Dimanche 22 août. « Dans la soirée, le roi et le dauphin ont encore eu de longues conversations avec moi sur les affaires politiques ; mais il m’est impossible de leur faire entendre raison, ils prétendent toujours qu’une conspiration générale était ourdie contre le trône. Le seul parti qu’ils pussent tenter pour résister au torrent, était celui des ordonnances. Le malheur a voulu qu’ils n’aient point réussi, mais c’est encore une épreuve que la Providence leur impose… car le parti de la justice et de l’honneur finira toujours par triompher, et la couronne reviendra tôt ou tard à son maître légitime, le jeune duc de Bordeaux. Telles sont les illusions dont ces pauvres princes se repaissent.

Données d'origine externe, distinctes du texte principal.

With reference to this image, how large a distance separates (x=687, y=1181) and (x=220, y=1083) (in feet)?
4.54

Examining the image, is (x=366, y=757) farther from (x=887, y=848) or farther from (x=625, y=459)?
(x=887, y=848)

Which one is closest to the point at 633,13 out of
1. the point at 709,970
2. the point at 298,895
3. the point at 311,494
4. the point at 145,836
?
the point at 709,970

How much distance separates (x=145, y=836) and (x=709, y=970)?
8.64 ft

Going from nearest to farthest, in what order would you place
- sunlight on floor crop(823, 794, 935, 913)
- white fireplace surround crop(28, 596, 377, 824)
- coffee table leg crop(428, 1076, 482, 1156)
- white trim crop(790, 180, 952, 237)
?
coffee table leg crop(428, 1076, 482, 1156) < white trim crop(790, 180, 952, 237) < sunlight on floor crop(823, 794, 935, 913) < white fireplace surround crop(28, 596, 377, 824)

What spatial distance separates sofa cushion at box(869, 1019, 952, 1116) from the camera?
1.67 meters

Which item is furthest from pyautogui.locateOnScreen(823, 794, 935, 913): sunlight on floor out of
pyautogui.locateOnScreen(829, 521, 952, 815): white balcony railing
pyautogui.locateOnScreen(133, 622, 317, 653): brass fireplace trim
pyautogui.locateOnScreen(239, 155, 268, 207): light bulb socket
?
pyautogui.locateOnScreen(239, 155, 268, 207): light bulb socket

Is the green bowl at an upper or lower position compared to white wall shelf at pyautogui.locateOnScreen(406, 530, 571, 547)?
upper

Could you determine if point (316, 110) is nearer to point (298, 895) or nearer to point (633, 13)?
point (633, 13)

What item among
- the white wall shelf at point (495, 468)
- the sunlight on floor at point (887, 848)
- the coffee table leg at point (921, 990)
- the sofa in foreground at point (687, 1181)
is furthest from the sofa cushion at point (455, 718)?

» Vers huit heures et demie du soir, au moment de se retirer, Charles x m’a aussi confié que son dessein n’était point de rester en Angleterre, que son séjour n’y serait que temporaire. Aussitôt que les affaires de l’Europe seraient un peu calmées, son projet était de se fixer dans le midi de l’Europe, du côté de Venise ou de Milan.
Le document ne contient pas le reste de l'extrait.